Sarau cultural no TMG assinalou o arranque das comemorações dos 75 anos da rádio local mais antiga do país

A Rádio Altitude levou a Revolução de Abril ao Teatro Municipal da Guarda (TMG) no sábado numa noite de memórias, música, dança e poesia. Num grande auditório praticamente esgotado, o sarau cultural marcou o arranque das comemorações dos 75 anos da emissora local mais antiga do país.
As canções “O Teu Poema” e “Depois do Adeus”, interpretadas pela jovem Maria Lucas, acompanhada ao piano por Daniel Lucas, fizeram a plateia recuar no tempo, antes da atuação da Escola de Ballet do Centro Cultural da Guarda, com a coreografia de Teresa Pais intitulada “O Antes e Depois da Liberdade” e concluída com cravos colocados na boca de cena. E foi com um TMG imerso no ambiente do 25 de Abril que aconteceu o primeiro momento alto da noite proporcionado pela tertúlia moderada por Albino Bárbara, onde Abílio Curto, António José Dias de Almeida e José Manuel Mota da Romana partilharam recordações e histórias de tempos sombrios e também de esperança.

§ **Objetivo**
Na notícia sobre os 75 anos da Rádio Altitude, reescreva o trecho desde "Sarau cultural no" até "antiga do país.", inclusive, trocando "sábado" por "domingo".

Dados de raciocínio sobre gráficos numéricos:
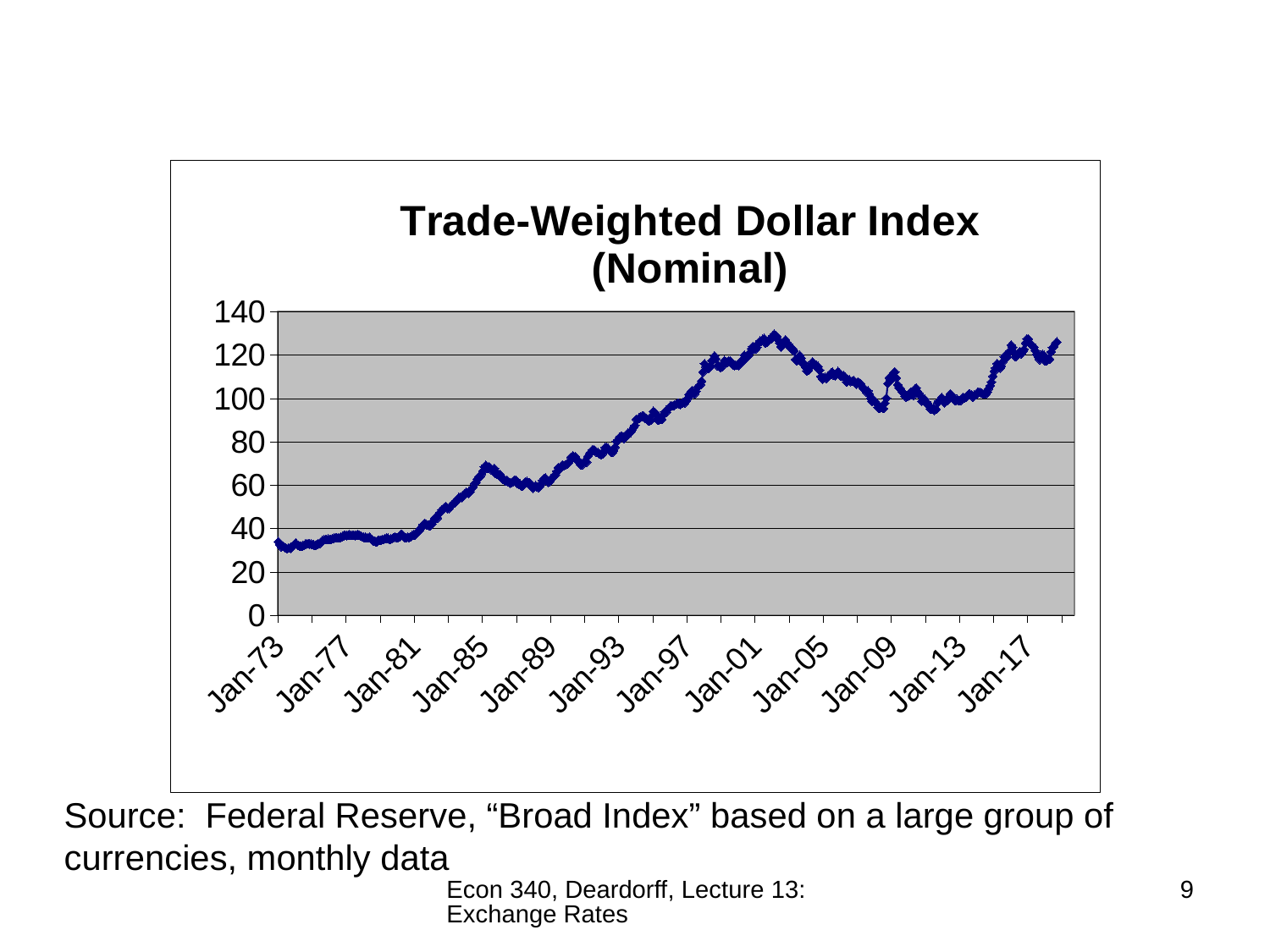
Is the value of the index at Jan-81 greater or less than 60? less What kind of chart is shown on the slide? line chart Is the value of the index at Jan-97 greater or less than 80? greater Overall, does the index rise or fall between Jan-73 and Jan-01? rise What is the highest value shown on the vertical axis of the chart? 140 Does the index rise or fall between Jan-01 and Jan-09? fall Is the value of the index at Jan-73 greater or less than 40? less Which is larger, the index value at Jan-73 or at Jan-01? Jan-01 How many year labels are shown along the x axis of the chart? 12 What is the title of the chart? Trade-Weighted Dollar Index (Nominal)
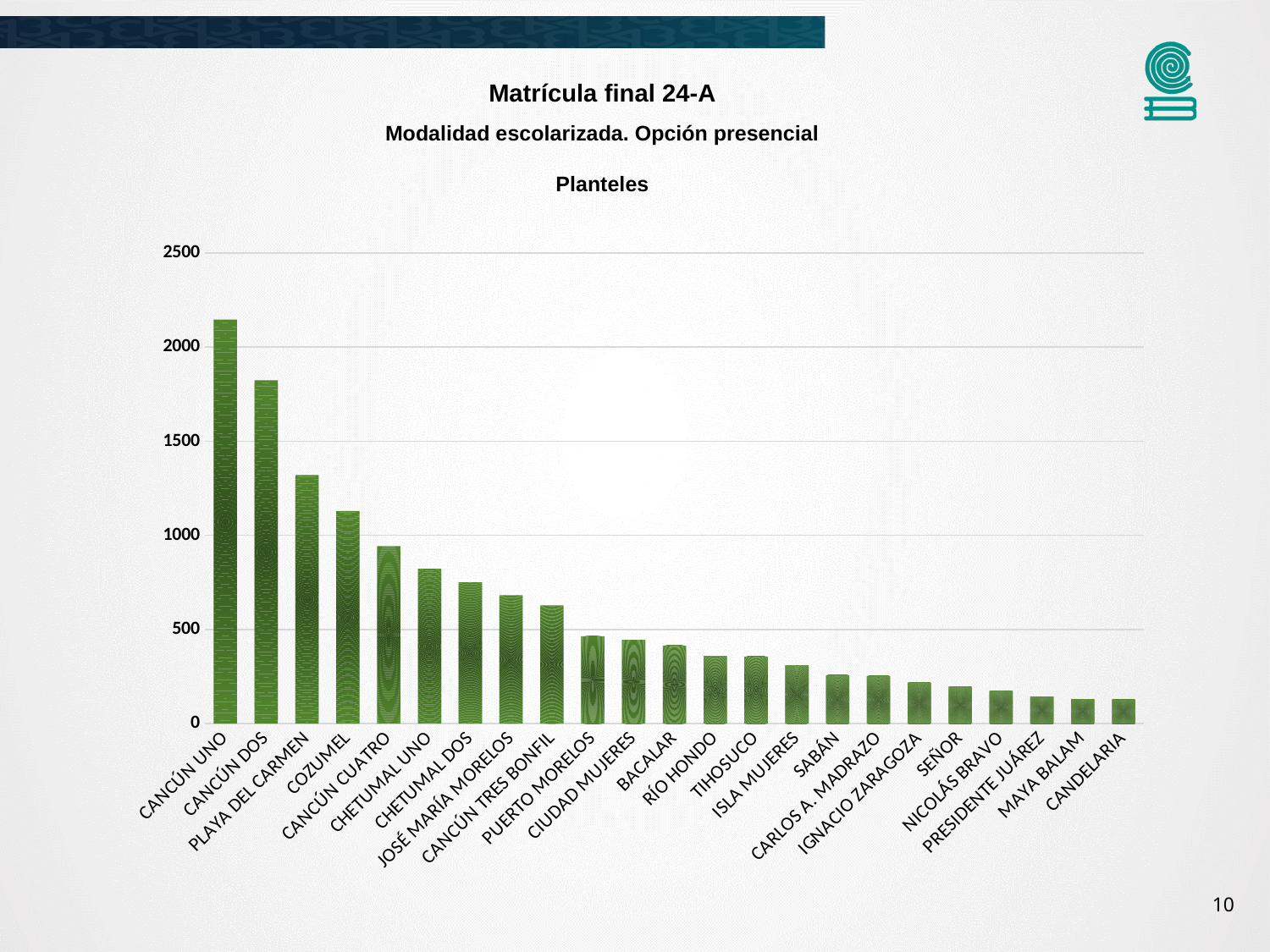
How many planteles (categories) are plotted on the chart? 23 Do the values rise or fall moving from left to right along the x axis? fall Which plantel has the highest value on the chart? CANCÚN UNO Which has the larger value, CANCÚN DOS or PLAYA DEL CARMEN? CANCÚN DOS Is the value for BACALAR greater or less than 500? less Is the value for COZUMEL greater or less than 1000? greater What is the title shown directly above the chart? Planteles What kind of chart is shown on the slide? bar chart Is the value for CANCÚN DOS greater or less than 2000? less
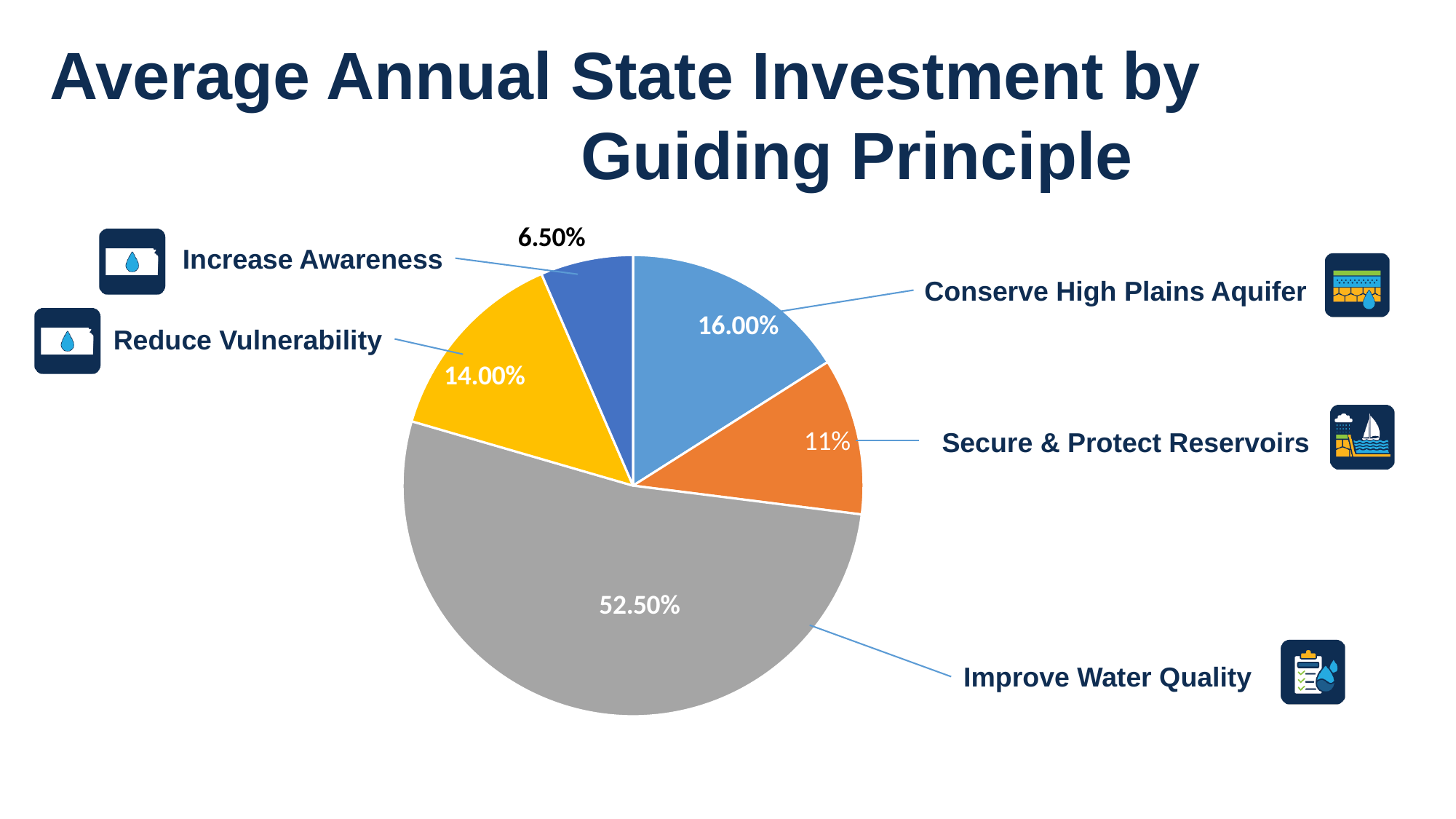
What share of average annual state investment goes to Reduce Vulnerability? 14.00% What is the difference in percentage points between the Improve Water Quality share and the Conserve High Plains Aquifer share? 36.50% What kind of chart is shown on the slide? Pie chart What is the title of the chart on the slide? Average Annual State Investment by Guiding Principle What share of average annual state investment goes to Conserve High Plains Aquifer? 16.00% Which guiding principle receives the smallest share of average annual state investment? Increase Awareness Which receives a larger share: Conserve High Plains Aquifer or Reduce Vulnerability? Conserve High Plains Aquifer Which guiding principle receives the largest share of average annual state investment? Improve Water Quality What share of average annual state investment goes to Improve Water Quality? 52.50% What share of average annual state investment goes to Secure & Protect Reservoirs? 11% How many guiding principles are shown in the pie chart? 5 What share of average annual state investment goes to Increase Awareness? 6.50%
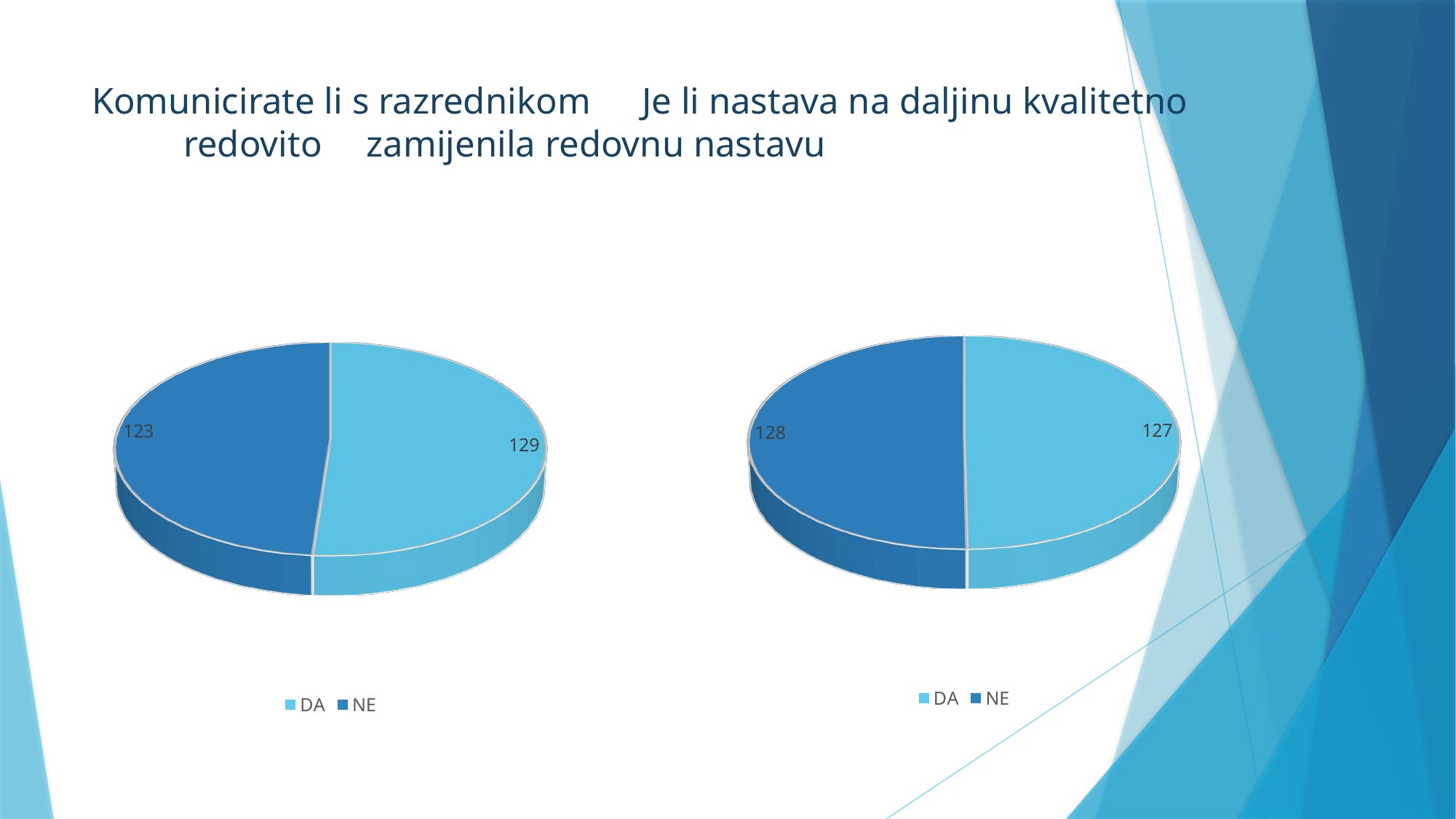
In the left pie chart (Komunicirate li s razrednikom redovito), what is the value for DA? 129 In the right pie chart (Je li nastava na daljinu kvalitetno zamijenila redovnu nastavu), what is the value for NE? 128 In the right pie chart (Je li nastava na daljinu kvalitetno zamijenila redovnu nastavu), what is the value for DA? 127 In the right pie chart (Je li nastava na daljinu kvalitetno zamijenila redovnu nastavu), which slice is larger, DA or NE? NE How many entries does the legend of the right pie chart list? 2 In the left pie chart (Komunicirate li s razrednikom redovito), what is the value for NE? 123 What type of chart is used on the left side of the slide? Pie chart In the left pie chart (Komunicirate li s razrednikom redovito), what is the total of the two slices? 252 In the left pie chart (Komunicirate li s razrednikom redovito), which slice is larger, DA or NE? DA In the left pie chart (Komunicirate li s razrednikom redovito), what is the difference between the DA and NE values? 6 In the right pie chart (Je li nastava na daljinu kvalitetno zamijenila redovnu nastavu), what is the total of the two slices? 255 In the right pie chart (Je li nastava na daljinu kvalitetno zamijenila redovnu nastavu), what is the difference between the NE and DA values? 1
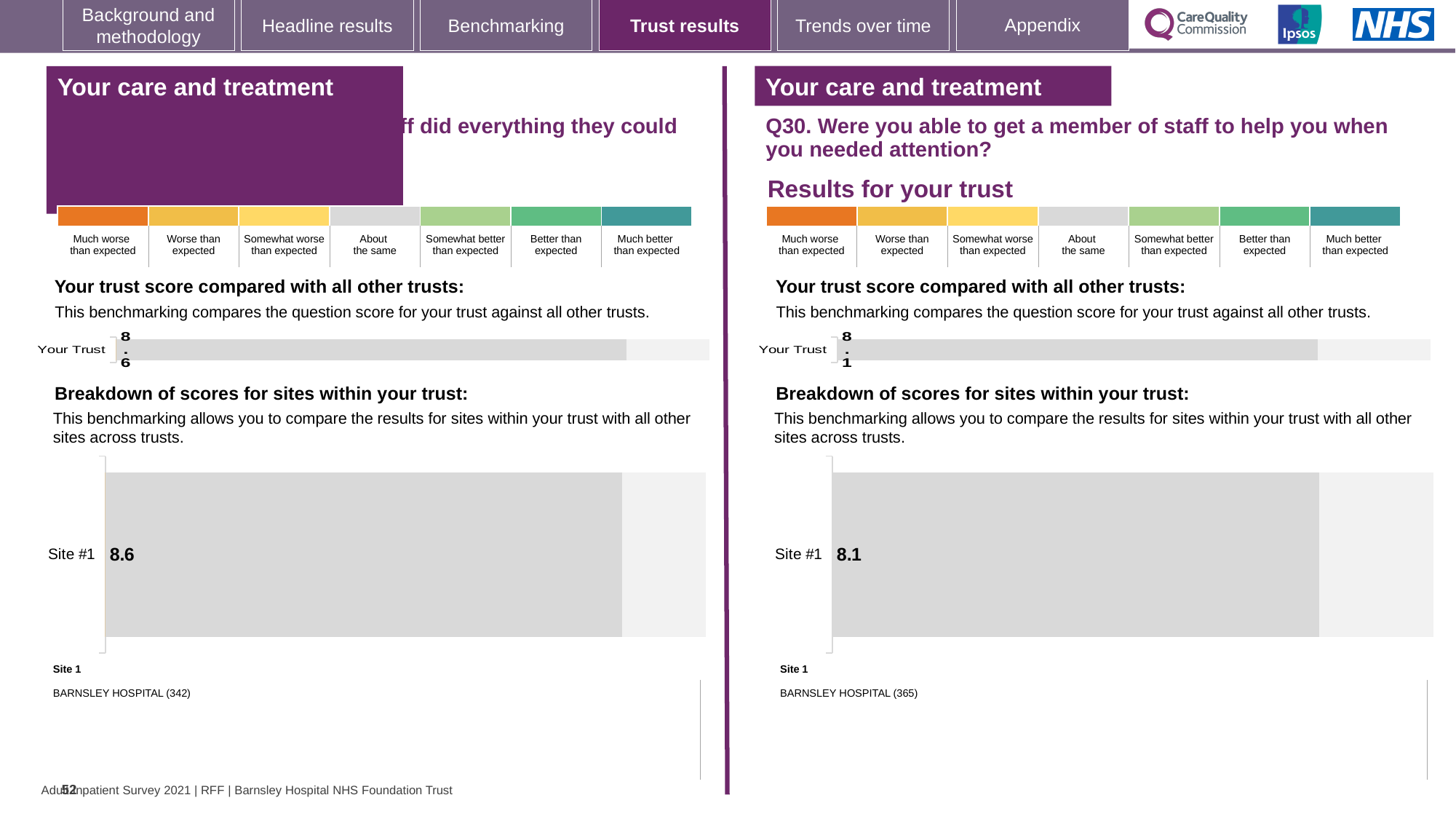
On the right-hand chart for Q30, what is the 'Your Trust' score shown? 8.1 How many sites are shown in the right-hand 'Breakdown of scores for sites within your trust' chart for Q30? 1 What is the difference between the 'Your Trust' score on the left-hand chart (8.6) and the 'Your Trust' score on the right-hand Q30 chart (8.1)? 0.5 How many sites are shown in the left-hand 'Breakdown of scores for sites within your trust' chart? 1 On the left-hand breakdown chart, which hospital is listed as Site 1? BARNSLEY HOSPITAL (342) On the right-hand Q30 breakdown chart, which hospital is listed as Site 1? BARNSLEY HOSPITAL (365) On the left-hand 'Your trust score compared with all other trusts' chart, what is the 'Your Trust' score shown? 8.6 On the left-hand 'Breakdown of scores for sites within your trust' chart, what is the score for Site #1? 8.6 On the right-hand 'Breakdown of scores for sites within your trust' chart for Q30, what is the score for Site #1? 8.1 What type of chart is used for the Site #1 score in the left-hand breakdown section? Bar chart Which is larger: the Site #1 score on the left-hand breakdown chart or the Site #1 score on the right-hand breakdown chart for Q30? Left-hand chart (8.6) What type of chart is used for the 'Your Trust' score on the right-hand Q30 section? Bar chart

§ **Resultado**
Sarau cultural no TMG assinalou o arranque das comemorações dos 75 anos da rádio local mais antiga do país

A Rádio Altitude levou a Revolução de Abril ao Teatro Municipal da Guarda (TMG) no domingo numa noite de memórias, música, dança e poesia. Num grande auditório praticamente esgotado, o sarau cultural marcou o arranque das comemorações dos 75 anos da emissora local mais antiga do país.